What you are asked to do:
Render the entries as a numbered list with blank lines omitted, starting at the beginning of the entries and ending with the line containing "Answer: (297,448) <", inclusive.

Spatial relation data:
━━━━━━━━
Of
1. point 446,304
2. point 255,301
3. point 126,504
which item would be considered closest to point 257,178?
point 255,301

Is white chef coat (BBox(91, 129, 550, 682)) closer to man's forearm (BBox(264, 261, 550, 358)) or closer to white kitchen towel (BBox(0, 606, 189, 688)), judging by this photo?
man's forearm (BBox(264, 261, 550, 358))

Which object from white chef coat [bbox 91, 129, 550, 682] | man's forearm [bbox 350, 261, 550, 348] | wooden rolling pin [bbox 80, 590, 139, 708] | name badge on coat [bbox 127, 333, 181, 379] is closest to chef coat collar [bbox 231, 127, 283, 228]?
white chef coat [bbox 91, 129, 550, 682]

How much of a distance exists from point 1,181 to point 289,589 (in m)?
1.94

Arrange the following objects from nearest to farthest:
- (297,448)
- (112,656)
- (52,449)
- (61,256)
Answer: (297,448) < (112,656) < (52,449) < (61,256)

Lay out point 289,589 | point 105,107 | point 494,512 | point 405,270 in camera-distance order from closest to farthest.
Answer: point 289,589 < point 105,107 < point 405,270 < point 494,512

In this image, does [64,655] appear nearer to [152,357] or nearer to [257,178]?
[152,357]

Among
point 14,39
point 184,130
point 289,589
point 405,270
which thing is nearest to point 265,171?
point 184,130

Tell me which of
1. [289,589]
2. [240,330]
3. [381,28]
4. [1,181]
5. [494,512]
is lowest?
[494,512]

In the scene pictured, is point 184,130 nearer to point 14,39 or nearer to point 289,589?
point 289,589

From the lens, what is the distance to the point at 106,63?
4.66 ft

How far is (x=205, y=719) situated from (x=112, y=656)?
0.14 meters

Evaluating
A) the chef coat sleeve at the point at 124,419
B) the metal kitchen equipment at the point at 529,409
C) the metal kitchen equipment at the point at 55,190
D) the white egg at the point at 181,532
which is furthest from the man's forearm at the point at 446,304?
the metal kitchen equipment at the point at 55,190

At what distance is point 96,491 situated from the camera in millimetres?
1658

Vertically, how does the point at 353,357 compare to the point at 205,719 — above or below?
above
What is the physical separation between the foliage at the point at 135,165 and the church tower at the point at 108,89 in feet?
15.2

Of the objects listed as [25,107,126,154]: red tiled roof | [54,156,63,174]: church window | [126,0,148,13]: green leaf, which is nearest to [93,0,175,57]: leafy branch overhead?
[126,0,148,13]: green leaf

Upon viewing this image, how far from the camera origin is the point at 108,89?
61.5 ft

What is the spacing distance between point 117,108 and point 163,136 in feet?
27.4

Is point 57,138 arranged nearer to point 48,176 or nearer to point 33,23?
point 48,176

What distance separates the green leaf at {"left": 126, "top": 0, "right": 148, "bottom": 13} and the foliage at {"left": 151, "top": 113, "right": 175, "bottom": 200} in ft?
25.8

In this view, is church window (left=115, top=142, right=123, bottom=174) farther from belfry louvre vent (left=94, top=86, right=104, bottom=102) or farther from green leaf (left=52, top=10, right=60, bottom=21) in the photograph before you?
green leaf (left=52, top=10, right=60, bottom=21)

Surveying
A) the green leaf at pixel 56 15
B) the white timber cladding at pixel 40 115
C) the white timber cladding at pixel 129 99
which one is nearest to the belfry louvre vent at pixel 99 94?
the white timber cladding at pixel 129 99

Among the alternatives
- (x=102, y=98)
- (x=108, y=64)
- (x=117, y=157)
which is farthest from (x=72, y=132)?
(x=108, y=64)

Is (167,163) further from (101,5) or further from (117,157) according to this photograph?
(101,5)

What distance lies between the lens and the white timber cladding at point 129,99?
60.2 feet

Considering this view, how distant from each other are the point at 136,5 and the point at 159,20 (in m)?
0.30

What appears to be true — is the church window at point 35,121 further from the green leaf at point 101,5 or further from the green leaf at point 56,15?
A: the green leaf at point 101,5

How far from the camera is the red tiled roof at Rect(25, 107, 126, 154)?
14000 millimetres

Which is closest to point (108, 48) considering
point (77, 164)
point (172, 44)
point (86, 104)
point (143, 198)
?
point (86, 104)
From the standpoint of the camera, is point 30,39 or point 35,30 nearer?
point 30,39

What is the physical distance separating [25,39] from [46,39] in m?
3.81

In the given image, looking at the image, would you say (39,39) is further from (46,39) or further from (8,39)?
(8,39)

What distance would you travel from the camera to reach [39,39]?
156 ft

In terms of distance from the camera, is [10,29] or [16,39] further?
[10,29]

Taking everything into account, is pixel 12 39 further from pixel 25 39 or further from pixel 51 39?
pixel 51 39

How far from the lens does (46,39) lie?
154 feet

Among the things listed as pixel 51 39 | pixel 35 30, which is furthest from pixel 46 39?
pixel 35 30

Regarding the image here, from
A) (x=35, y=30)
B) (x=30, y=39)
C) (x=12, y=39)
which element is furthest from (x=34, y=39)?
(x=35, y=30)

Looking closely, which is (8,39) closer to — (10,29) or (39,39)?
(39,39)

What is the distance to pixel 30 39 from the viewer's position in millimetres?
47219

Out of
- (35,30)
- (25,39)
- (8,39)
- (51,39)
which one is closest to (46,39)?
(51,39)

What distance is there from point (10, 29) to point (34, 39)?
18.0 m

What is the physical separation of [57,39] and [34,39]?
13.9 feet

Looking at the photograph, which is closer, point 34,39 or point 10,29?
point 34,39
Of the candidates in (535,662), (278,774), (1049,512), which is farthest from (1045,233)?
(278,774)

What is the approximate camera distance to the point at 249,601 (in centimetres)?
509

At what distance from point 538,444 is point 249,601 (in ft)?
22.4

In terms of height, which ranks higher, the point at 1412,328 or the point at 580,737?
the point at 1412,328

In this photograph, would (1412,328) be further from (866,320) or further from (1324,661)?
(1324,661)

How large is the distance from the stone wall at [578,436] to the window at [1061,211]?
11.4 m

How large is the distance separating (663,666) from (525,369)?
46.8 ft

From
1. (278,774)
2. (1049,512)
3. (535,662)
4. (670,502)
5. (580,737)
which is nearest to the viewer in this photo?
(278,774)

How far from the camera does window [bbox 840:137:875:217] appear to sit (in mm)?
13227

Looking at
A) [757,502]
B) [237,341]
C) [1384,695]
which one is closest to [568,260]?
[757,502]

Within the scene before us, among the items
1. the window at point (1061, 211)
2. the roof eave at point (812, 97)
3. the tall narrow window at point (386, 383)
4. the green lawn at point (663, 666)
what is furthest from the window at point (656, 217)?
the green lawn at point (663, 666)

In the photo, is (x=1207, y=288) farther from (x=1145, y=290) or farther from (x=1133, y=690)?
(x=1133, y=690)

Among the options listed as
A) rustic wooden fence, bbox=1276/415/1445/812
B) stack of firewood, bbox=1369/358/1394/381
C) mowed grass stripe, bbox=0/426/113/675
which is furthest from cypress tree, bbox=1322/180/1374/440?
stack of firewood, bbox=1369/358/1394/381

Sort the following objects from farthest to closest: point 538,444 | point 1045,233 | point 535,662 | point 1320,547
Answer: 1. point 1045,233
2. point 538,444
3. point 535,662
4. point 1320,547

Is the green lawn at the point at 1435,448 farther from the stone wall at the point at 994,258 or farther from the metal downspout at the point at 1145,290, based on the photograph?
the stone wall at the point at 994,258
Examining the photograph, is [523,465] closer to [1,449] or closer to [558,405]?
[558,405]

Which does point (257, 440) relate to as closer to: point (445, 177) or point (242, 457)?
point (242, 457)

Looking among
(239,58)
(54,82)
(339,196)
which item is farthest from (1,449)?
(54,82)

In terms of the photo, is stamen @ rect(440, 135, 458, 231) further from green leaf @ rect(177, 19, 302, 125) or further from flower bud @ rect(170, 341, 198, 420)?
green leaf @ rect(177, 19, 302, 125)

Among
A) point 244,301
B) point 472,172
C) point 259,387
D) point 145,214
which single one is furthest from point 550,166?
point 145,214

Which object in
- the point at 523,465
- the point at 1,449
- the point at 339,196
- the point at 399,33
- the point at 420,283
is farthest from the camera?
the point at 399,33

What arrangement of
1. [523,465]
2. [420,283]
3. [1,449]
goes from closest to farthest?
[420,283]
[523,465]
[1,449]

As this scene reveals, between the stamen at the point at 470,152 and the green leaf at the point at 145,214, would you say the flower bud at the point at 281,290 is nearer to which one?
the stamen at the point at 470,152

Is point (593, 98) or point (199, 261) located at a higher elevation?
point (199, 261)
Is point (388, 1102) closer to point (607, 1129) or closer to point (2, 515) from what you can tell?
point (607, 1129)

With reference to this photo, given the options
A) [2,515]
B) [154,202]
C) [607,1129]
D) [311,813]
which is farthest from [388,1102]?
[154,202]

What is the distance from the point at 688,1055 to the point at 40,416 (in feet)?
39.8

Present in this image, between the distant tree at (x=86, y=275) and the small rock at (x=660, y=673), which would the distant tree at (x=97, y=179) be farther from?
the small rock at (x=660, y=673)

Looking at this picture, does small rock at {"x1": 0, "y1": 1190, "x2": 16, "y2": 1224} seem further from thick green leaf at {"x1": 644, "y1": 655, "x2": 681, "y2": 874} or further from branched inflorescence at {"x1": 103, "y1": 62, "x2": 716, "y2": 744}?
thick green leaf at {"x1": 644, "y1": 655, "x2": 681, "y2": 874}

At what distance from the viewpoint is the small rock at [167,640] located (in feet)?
━━━━━━━━
Correct output:
1. Of
2. 1. point 446,304
3. 2. point 255,301
4. 3. point 126,504
5. which item would be considered closest to point 257,178?
6. point 255,301
7. Is white chef coat (BBox(91, 129, 550, 682)) closer to man's forearm (BBox(264, 261, 550, 358)) or closer to white kitchen towel (BBox(0, 606, 189, 688)), judging by this photo?
8. man's forearm (BBox(264, 261, 550, 358))
9. Which object from white chef coat [bbox 91, 129, 550, 682] | man's forearm [bbox 350, 261, 550, 348] | wooden rolling pin [bbox 80, 590, 139, 708] | name badge on coat [bbox 127, 333, 181, 379] is closest to chef coat collar [bbox 231, 127, 283, 228]?
10. white chef coat [bbox 91, 129, 550, 682]
11. How much of a distance exists from point 1,181 to point 289,589 (in m)?
12. 1.94
13. Arrange the following objects from nearest to farthest:
14. - (297,448)
15. - (112,656)
16. - (52,449)
17. - (61,256)
18. Answer: (297,448) < (112,656) < (52,449) < (61,256)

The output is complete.